FASSY support worker Marge MacLeod remembered working with one young fellow drifting in and out of the Whitehorse Correctional Centre.
After her first visit, MacLeod gave him a hug.
“If I feel someone needs a hug, I give it to them,” she said.
She didn’t think twice about it.
But, when MacLeod returned to visit the young man the following week, he said, “That’s the first time anyone’s hugged me in three years.”
“I almost cried,” said MacLeod.
FASSY is planning a holiday supper for December 28th, but this is not enough, said Sequeira, who already has clients asking who is buying them presents.
“No one is inviting them to parties, and no one is buying them gifts; they’re just lonely in their apartments — those that are lucky enough to have apartments,” she said.

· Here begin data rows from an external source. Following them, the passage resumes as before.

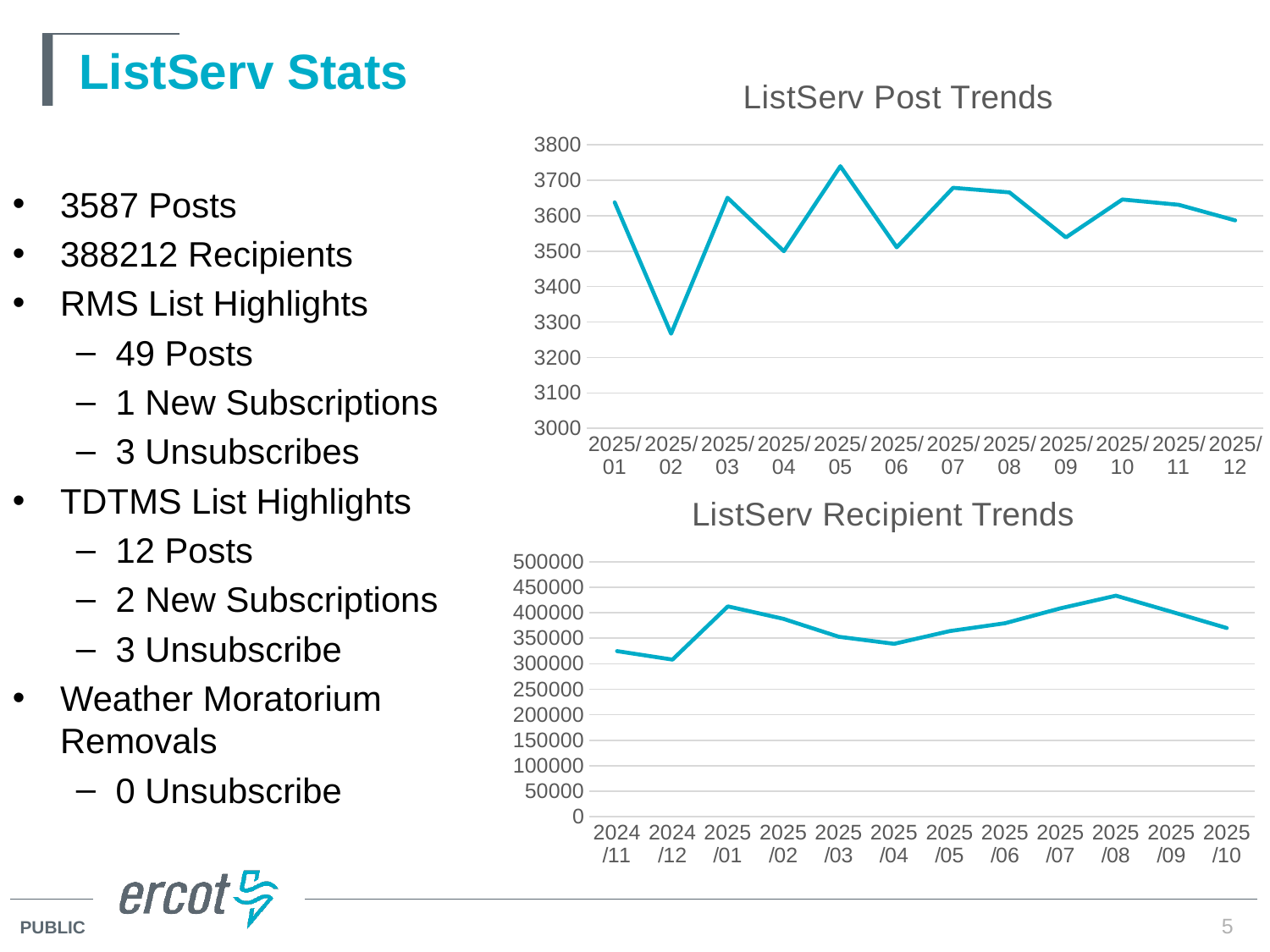
How many data points are plotted on the "ListServ Recipient Trends" chart? 12 On the "ListServ Post Trends" chart, does the value rise or fall from 2025/01 to 2025/02? fall On the "ListServ Post Trends" chart, which is larger, the value for 2025/04 or the value for 2025/07? 2025/07 On the "ListServ Post Trends" chart, is the value for 2025/05 greater or less than 3700? greater On the "ListServ Post Trends" chart, is the value for 2025/02 greater or less than 3300? less On the "ListServ Post Trends" chart, which month has the lowest value? 2025/02 On the "ListServ Post Trends" chart, which month has the highest value? 2025/05 On the "ListServ Recipient Trends" chart, is the value for 2024/12 greater or less than 350000? less On the "ListServ Recipient Trends" chart, which month has the highest value? 2025/08 What is the title of the lower chart on the slide? ListServ Recipient Trends How many data points are plotted on the "ListServ Post Trends" chart? 12 What kind of chart is the "ListServ Post Trends" chart? line chart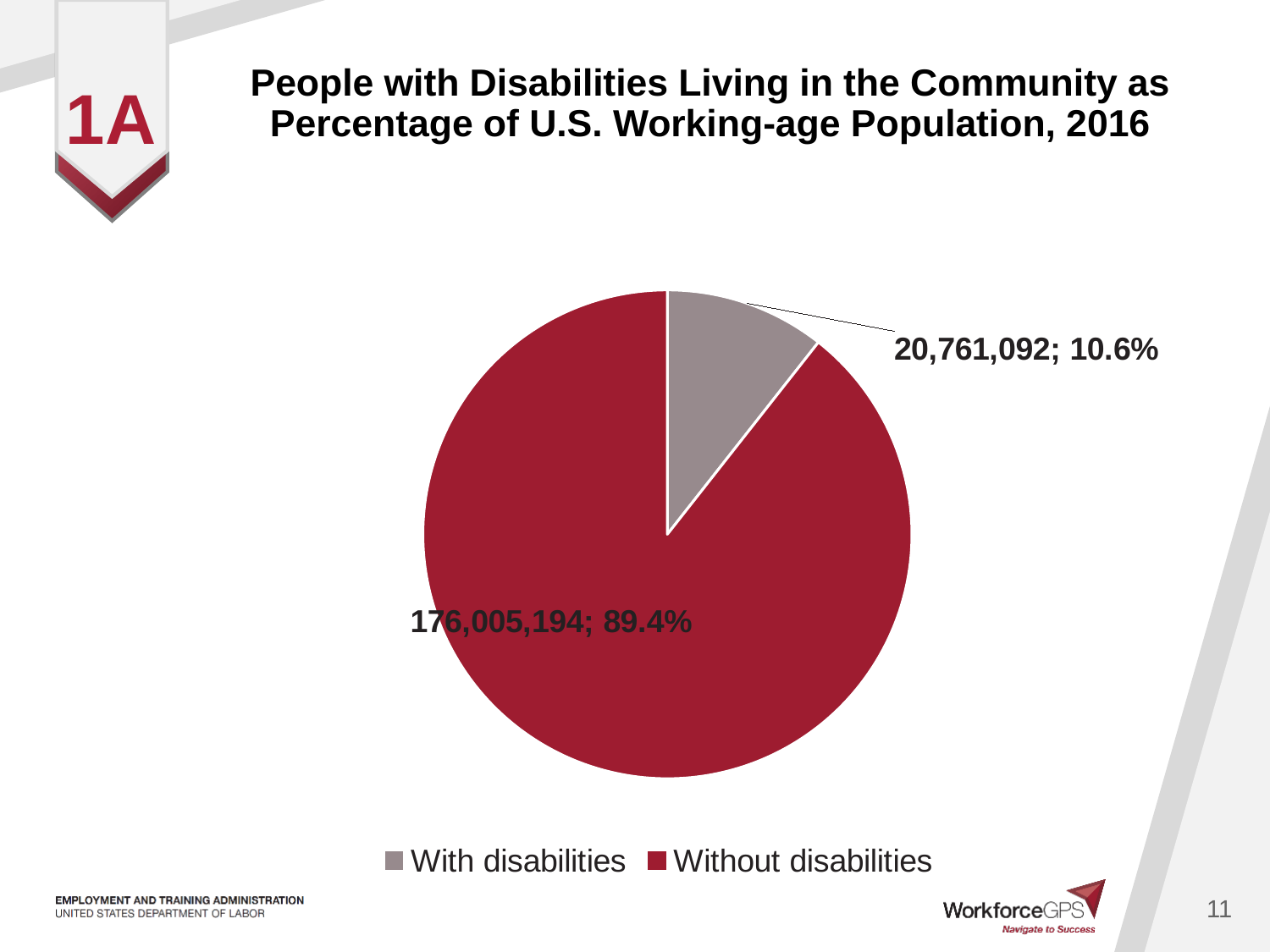
What colour is the 'With disabilities' slice? grey How many slices does the pie chart have? 2 What is the value shown for the 'With disabilities' slice? 20,761,092 What percentage share of the pie is 'With disabilities'? 10.6% Which slice is the largest? Without disabilities Which slice is the smallest? With disabilities What is the difference between the 'Without disabilities' and 'With disabilities' values? 155,244,102 How many entries does the legend list? 2 What kind of chart is shown on the slide? pie chart What is the value shown for the 'Without disabilities' slice? 176,005,194 Which is larger, 'With disabilities' or 'Without disabilities'? Without disabilities What percentage share of the pie is 'Without disabilities'? 89.4%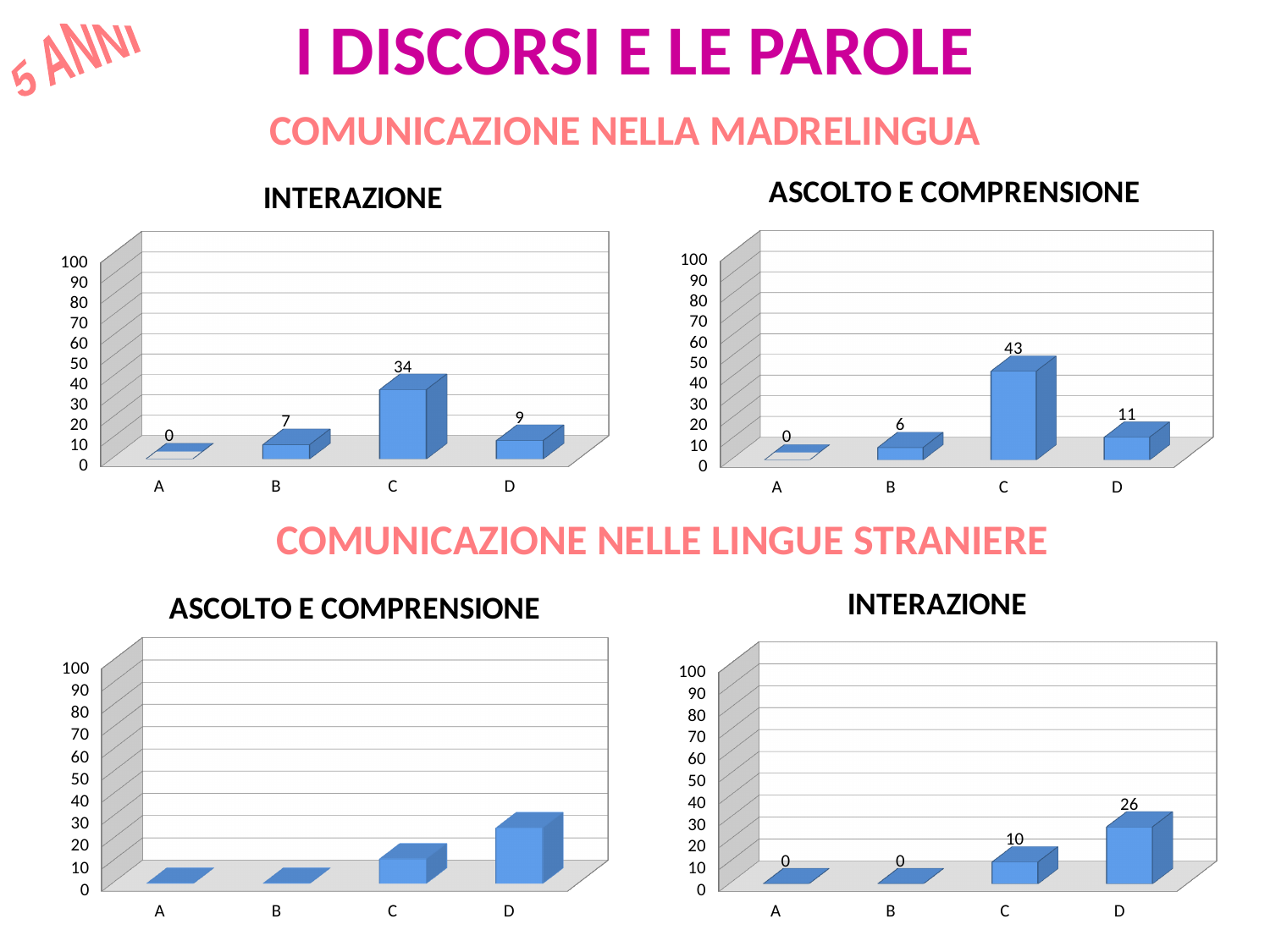
What kind of chart is the top-right chart (ASCOLTO E COMPRENSIONE under COMUNICAZIONE NELLA MADRELINGUA)? bar chart In the top-right chart (ASCOLTO E COMPRENSIONE under COMUNICAZIONE NELLA MADRELINGUA), what is the difference between the values for C and B? 37 In the top-right chart (ASCOLTO E COMPRENSIONE under COMUNICAZIONE NELLA MADRELINGUA), which category has the highest value? C In the bottom-left chart (ASCOLTO E COMPRENSIONE under COMUNICAZIONE NELLE LINGUE STRANIERE), which category has the highest value? D In the top-right chart (ASCOLTO E COMPRENSIONE under COMUNICAZIONE NELLA MADRELINGUA), what is the value for D? 11 In the top-left chart (INTERAZIONE under COMUNICAZIONE NELLA MADRELINGUA), what is the value for B? 7 In the bottom-right chart (INTERAZIONE under COMUNICAZIONE NELLE LINGUE STRANIERE), which is larger, the value for C or the value for D? D How many categories are shown on the x axis of the top-left chart (INTERAZIONE under COMUNICAZIONE NELLA MADRELINGUA)? 4 In the bottom-right chart (INTERAZIONE under COMUNICAZIONE NELLE LINGUE STRANIERE), what is the value for D? 26 In the top-left chart (INTERAZIONE under COMUNICAZIONE NELLA MADRELINGUA), is the value for C greater or less than 30? greater In the top-left chart (INTERAZIONE under COMUNICAZIONE NELLA MADRELINGUA), what is the value for C? 34 In the bottom-left chart (ASCOLTO E COMPRENSIONE under COMUNICAZIONE NELLE LINGUE STRANIERE), is the value for D greater or less than 10? greater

There are roughly 800 people struggling with the disorder in Whitehorse, said Sequeira.
Right now, only 56 of them utilize FASSY. And three of Sequeira’s clients are homeless.
“That may not seem like a lot,” she said. “But when they’re out there walking the street, even one is too much.”
Sequeira’s talked with young women coping with the syndrome who’ve gotten into fights to get into jail, so they’d have meals and a warm place to sleep.
“Or they start drinking so they can go to detox, if there’s room,” she said.
“There are lots of situations where (RCMP) encounter clients on the streets in need of support, to deal with the challenges of day-to-day living,” said FASSY board member and RCMP Cpl. Grant MacDonald.
And all three territories share the challenge of coping with those affected by FASD, he said, noting that his role as a board member has given him tools to better deal with the people he serves.
“People struggling with FASD have so many strengths,” said Sequeira. “But people don’t see these, because they are too busy focusing on the negative.”
One client could have been an NHL player, she said.
Another won 200 gold medals cross-country skiing in the Special Olympics, and one is a fantastic artist.
“But art’s not a priority for him right now, because he’s dealing with homelessness,” she said.
Housing is a big problem, said Sequeira.
“And I keep thinking, so much has been done for the Canada Winter Games, and there’s still no place for these people to live.”
Sequeira encourages the public to smile at people on the street, rather than cross the road to avoid them.
Community members should open their hearts to these people, she said.
FASSY welcomes gifts, prepared meals that can be frozen, socks and toques to help make their clients happier during the holiday season.
“Last year we bought everyone gifts out of our own pocket,” said Sequeira.
Donations can be dropped off at FASSY, across from the Yukon Inn.